(SOURCE DOCUMENT)

Triethylene glycol (TEG), as well as lower ethylene glycol substances, are completely and rapidly absorbed via oral route in animals. Therefore, it is expected that tetraethylene glycol (TTEG) will also be completely absorbed from gastrointestinal tract due to ethylene glycols' complete solubility in water and low molecular weights. Likewise, the absorption estimate via inhalation route will be assumed as 100 percent. Dermal bioavailability of TTEG is based on diethylene glycol (DEG) data and 20% absorption rate assumed for TTEG. As 13-week dermal data is available for TTEG with NOEL of 3360 mg/kg/day, there is no systemic and local toxicity observed via the dermal route. For dermally applied DEG, 47.2, 32.6, 29.2 and 16.8% remained after 15 minutes, 64 minutes, 8 hours and 24 hours, respectively. After 15 minutes of dermal contact with DEG, a radioactive peak appeared at ~ 112 microns into the layer of the skin indicating rapid absorption via dermal route. After 8h and 24h contact, 11.9% and 32.2% radioactivity was detected in the rat urine.

Distribution and Bioaccumulation Potential:

Since ethylene glycol substances are completely soluble in water, they are expected to be well distributed throughout the aqueous tissues of the body and have no or low concentrations in adipose tissue. Therefore, ethylene glycol analogues and TTEG are considered to have no bioaccumulation potential.

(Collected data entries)
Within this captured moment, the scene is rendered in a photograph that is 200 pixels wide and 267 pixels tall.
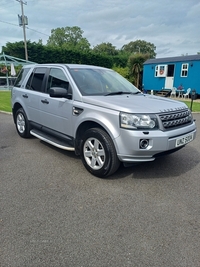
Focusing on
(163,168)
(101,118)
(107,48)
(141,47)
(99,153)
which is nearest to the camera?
(101,118)

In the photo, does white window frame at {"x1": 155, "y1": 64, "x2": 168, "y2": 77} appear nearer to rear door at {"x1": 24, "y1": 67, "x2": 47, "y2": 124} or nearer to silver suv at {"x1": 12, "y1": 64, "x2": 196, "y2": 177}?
silver suv at {"x1": 12, "y1": 64, "x2": 196, "y2": 177}

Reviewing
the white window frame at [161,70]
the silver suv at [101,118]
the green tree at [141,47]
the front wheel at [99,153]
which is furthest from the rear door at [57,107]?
the green tree at [141,47]

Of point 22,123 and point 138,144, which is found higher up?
point 138,144

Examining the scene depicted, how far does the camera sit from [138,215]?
2730 millimetres

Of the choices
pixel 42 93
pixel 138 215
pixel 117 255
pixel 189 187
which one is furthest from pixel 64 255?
pixel 42 93

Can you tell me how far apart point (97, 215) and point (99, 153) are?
1.11 meters

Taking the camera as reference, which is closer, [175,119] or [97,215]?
[97,215]

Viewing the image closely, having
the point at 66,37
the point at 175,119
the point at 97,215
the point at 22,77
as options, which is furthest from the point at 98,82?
the point at 66,37

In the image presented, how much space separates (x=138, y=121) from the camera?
312 cm

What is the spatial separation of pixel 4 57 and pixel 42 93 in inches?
694

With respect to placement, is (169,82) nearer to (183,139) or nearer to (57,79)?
(57,79)

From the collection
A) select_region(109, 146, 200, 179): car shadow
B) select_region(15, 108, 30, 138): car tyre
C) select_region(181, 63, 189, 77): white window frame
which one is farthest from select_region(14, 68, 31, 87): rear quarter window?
select_region(181, 63, 189, 77): white window frame

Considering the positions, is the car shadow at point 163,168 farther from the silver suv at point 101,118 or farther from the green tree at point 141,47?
the green tree at point 141,47

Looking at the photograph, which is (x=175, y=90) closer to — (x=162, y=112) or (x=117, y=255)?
(x=162, y=112)
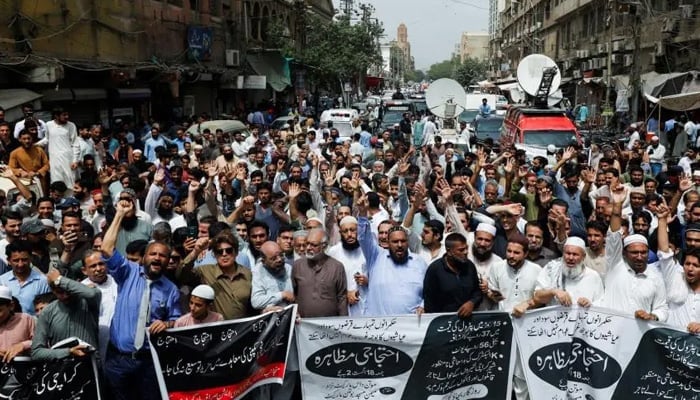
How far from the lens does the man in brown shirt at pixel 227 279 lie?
534 centimetres

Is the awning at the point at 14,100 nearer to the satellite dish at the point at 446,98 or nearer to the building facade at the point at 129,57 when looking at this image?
the building facade at the point at 129,57

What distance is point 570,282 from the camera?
542 centimetres

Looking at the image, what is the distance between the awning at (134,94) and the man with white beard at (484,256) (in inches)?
663

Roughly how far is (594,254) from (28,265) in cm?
453

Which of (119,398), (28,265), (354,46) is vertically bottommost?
(119,398)

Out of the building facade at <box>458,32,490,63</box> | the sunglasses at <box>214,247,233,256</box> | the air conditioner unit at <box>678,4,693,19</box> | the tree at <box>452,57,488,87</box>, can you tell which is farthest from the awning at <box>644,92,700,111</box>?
the building facade at <box>458,32,490,63</box>

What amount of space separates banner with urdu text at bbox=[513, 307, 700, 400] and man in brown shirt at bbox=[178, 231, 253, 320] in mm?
2115

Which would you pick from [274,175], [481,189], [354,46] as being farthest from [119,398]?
[354,46]

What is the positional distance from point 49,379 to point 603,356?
157 inches

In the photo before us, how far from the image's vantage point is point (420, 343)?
5.46 meters

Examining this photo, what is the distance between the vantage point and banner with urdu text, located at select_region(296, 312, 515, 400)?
544 cm

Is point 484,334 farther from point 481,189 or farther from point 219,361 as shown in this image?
point 481,189

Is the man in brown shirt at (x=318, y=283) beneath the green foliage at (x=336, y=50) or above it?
beneath

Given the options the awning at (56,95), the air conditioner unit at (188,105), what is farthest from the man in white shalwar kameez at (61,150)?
the air conditioner unit at (188,105)
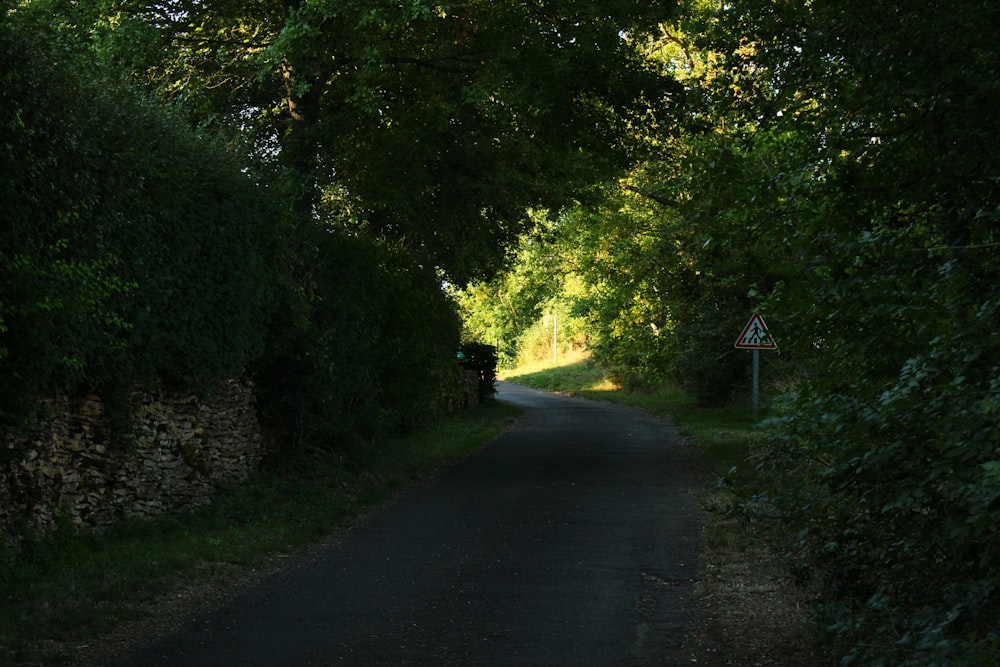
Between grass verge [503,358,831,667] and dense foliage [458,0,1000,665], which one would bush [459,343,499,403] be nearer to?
grass verge [503,358,831,667]

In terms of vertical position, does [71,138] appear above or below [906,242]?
above


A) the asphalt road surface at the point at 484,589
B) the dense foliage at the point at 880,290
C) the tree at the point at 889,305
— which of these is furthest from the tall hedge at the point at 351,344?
the tree at the point at 889,305

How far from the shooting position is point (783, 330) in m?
6.85

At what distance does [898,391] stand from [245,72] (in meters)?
15.7

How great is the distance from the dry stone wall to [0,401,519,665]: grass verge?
219 mm

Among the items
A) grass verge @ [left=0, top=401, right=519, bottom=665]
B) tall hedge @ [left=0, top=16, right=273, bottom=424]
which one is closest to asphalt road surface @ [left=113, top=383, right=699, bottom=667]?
grass verge @ [left=0, top=401, right=519, bottom=665]

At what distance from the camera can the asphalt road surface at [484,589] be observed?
22.2ft

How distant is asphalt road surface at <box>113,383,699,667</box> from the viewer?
6.76 metres

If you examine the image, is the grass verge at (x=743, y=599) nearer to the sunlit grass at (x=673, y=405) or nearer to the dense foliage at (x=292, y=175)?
the sunlit grass at (x=673, y=405)

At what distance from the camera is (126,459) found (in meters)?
10.5

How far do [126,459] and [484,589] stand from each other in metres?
4.17

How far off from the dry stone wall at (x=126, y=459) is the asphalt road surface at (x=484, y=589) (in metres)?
2.02

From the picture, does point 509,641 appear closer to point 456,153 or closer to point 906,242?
point 906,242

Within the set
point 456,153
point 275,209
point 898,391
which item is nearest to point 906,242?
point 898,391
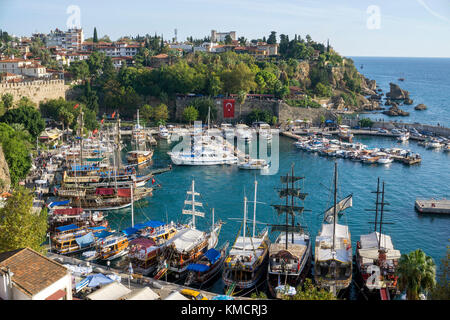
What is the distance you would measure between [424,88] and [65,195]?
97768 mm

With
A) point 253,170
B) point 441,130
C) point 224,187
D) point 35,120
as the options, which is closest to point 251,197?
point 224,187

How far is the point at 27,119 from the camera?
40.0 metres

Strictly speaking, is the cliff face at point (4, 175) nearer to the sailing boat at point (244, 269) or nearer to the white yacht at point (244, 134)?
the sailing boat at point (244, 269)

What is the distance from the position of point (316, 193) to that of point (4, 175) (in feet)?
62.6

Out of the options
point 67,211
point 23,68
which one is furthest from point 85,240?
point 23,68

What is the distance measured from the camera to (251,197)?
2853 cm

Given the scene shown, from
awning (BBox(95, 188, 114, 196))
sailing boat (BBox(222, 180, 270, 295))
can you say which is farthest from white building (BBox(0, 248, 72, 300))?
awning (BBox(95, 188, 114, 196))

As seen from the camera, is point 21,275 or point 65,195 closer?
point 21,275

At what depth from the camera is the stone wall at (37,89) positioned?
153 ft

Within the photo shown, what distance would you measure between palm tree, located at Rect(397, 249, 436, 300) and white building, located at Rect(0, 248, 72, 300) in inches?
394

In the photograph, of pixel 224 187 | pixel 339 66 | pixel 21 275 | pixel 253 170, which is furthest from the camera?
pixel 339 66

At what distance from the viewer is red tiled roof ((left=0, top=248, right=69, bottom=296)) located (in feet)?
29.4

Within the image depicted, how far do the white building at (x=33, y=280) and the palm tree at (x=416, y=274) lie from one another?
10004mm
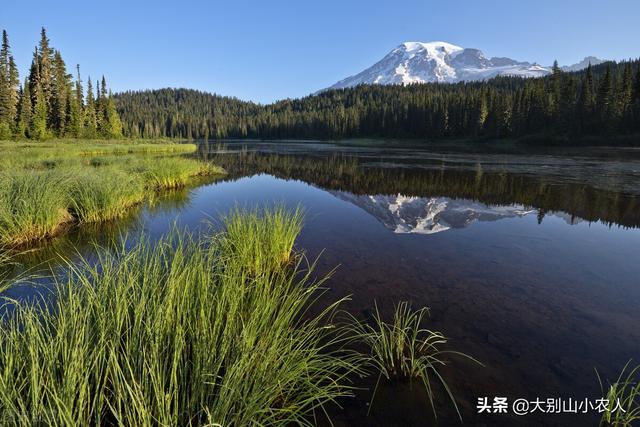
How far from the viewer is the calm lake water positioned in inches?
177

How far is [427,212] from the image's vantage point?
613 inches

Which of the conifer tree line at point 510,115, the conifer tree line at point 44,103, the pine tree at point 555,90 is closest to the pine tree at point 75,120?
the conifer tree line at point 44,103

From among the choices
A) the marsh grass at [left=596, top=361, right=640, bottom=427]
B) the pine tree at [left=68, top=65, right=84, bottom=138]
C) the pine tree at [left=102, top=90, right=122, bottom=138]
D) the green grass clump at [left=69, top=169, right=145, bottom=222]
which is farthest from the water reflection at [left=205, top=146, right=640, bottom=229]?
the pine tree at [left=102, top=90, right=122, bottom=138]

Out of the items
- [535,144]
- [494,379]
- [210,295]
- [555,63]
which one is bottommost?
[494,379]

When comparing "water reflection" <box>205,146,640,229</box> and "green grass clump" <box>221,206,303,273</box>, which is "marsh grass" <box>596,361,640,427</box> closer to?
"green grass clump" <box>221,206,303,273</box>

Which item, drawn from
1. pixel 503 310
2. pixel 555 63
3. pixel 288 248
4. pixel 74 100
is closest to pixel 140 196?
pixel 288 248

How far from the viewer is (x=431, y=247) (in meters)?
10.4

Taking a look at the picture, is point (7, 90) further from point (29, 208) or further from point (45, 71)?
point (29, 208)

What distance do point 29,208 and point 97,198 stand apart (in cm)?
273

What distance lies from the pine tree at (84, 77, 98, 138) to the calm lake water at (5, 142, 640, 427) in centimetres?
6843

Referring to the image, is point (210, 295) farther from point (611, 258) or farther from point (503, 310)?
point (611, 258)

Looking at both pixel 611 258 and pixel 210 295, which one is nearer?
pixel 210 295

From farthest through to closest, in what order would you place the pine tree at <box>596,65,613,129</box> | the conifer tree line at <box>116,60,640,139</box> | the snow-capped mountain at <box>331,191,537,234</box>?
the conifer tree line at <box>116,60,640,139</box>, the pine tree at <box>596,65,613,129</box>, the snow-capped mountain at <box>331,191,537,234</box>

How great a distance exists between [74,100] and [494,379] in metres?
87.0
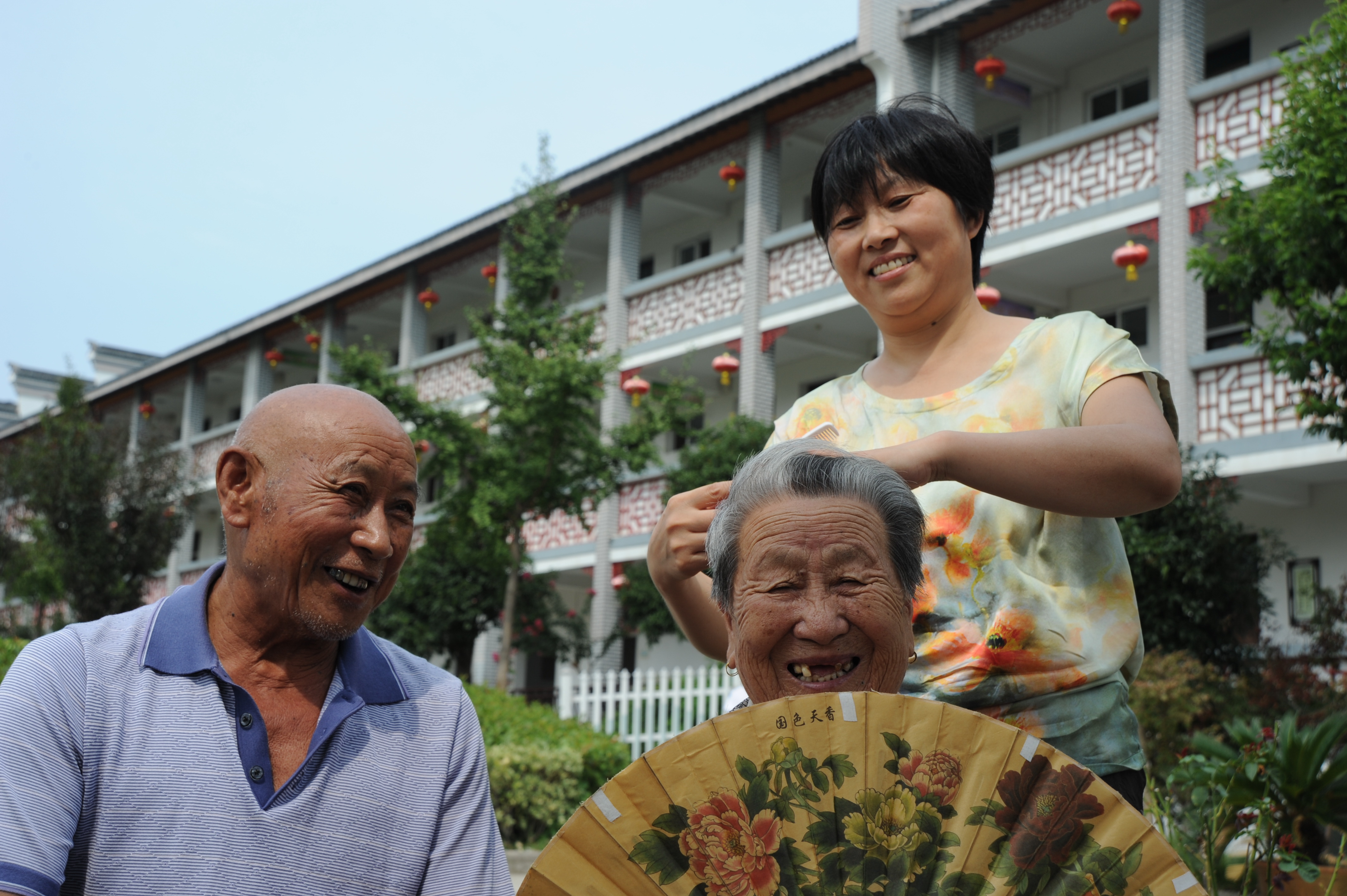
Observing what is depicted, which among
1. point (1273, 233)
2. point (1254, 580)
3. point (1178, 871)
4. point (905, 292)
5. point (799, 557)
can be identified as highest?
point (1273, 233)

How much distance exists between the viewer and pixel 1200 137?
14773 millimetres

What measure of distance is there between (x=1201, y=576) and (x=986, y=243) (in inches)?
206

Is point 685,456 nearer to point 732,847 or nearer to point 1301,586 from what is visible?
point 1301,586

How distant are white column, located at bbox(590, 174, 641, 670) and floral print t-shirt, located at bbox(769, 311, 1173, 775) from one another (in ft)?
60.7

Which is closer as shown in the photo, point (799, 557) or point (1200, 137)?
point (799, 557)

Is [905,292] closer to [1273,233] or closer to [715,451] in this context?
[1273,233]

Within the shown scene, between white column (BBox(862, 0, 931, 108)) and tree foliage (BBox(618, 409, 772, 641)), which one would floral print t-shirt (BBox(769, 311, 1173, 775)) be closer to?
tree foliage (BBox(618, 409, 772, 641))

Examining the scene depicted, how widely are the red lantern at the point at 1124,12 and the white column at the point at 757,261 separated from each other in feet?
20.1

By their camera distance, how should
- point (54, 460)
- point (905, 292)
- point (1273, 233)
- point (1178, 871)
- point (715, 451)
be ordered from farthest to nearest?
point (54, 460) < point (715, 451) < point (1273, 233) < point (905, 292) < point (1178, 871)

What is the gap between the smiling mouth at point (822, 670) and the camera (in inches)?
72.9

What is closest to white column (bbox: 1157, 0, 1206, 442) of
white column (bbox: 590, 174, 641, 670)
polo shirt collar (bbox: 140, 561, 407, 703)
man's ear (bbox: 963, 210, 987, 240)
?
white column (bbox: 590, 174, 641, 670)

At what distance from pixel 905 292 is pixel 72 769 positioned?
1.57 metres

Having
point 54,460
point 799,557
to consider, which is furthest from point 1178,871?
point 54,460

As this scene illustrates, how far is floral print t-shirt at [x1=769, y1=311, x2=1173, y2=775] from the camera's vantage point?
2.01 metres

(TASKS)
• A. Answer these questions about the tetraethylene glycol passage.
(i) What NOEL does the 13-week dermal data give for TTEG?
(ii) What percentage of radioactivity was detected in the rat urine after 24 hours of contact?
(iii) In what tissue are ethylene glycol substances expected to have no or low concentrations?
• B. Replace "adipose tissue" with "fatty tissue" and write out the part of the tetraethylene glycol passage starting with "Since ethylene glycol" and going on through "no bioaccumulation potential.".

(EXERCISE RESULTS)
• A.
(i) 3360 mg/kg/day
(ii) 32.2%
(iii) Adipose tissue

• B.
Since ethylene glycol substances are completely soluble in water, they are expected to be well distributed throughout the aqueous tissues of the body and have no or low concentrations in fatty tissue. Therefore, ethylene glycol analogues and TTEG are considered to have no bioaccumulation potential.